WRITTEN TASK: Please retype the listing below word for word, from the line with "Of point (175, 327), point" through the last line of the listing.

GIVEN RECORDS:
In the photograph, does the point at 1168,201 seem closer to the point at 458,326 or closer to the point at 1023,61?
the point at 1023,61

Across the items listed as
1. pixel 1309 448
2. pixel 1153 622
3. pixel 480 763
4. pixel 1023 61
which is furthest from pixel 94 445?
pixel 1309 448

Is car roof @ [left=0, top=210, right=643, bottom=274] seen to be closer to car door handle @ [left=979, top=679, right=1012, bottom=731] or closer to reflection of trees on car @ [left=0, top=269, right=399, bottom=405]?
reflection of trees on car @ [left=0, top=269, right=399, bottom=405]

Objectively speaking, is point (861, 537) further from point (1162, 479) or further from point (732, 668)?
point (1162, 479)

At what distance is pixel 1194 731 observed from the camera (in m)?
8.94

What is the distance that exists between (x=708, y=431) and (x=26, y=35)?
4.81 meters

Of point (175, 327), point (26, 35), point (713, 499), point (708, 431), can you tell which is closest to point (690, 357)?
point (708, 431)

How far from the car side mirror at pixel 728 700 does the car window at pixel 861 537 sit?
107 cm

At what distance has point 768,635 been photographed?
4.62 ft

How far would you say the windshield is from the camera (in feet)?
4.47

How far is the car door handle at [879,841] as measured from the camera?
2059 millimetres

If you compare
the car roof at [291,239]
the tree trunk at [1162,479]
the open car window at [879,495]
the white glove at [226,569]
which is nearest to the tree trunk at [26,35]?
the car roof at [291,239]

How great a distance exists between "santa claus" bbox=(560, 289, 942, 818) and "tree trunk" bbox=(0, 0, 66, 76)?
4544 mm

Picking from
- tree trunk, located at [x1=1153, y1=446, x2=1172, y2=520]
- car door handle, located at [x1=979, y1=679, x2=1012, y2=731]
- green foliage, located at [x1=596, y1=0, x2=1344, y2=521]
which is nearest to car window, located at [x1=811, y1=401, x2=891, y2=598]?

SOLUTION FOR THIS TASK:
Of point (175, 327), point (26, 35), point (713, 499), point (708, 431), can you tell which is closest to point (690, 357)?
point (708, 431)

How far from the car side mirror at pixel 728 700 does the car window at pixel 861 537 sit?
107 cm

At what distance has point 768,635 been photographed?
4.62 ft

How far would you say the windshield is from the camera (in feet)?
4.47

How far is the car door handle at [879,841] as measured from the camera?
2059 millimetres

If you compare
the car roof at [291,239]
the tree trunk at [1162,479]
the open car window at [879,495]
the white glove at [226,569]
which is nearest to the tree trunk at [26,35]?
the car roof at [291,239]

How great a distance exists between "santa claus" bbox=(560, 289, 942, 818) and "tree trunk" bbox=(0, 0, 66, 76)?
4544 mm

Picking from
- tree trunk, located at [x1=1153, y1=446, x2=1172, y2=520]
- car door handle, located at [x1=979, y1=679, x2=1012, y2=731]
- green foliage, located at [x1=596, y1=0, x2=1344, y2=521]
which is nearest to car window, located at [x1=811, y1=401, x2=891, y2=598]?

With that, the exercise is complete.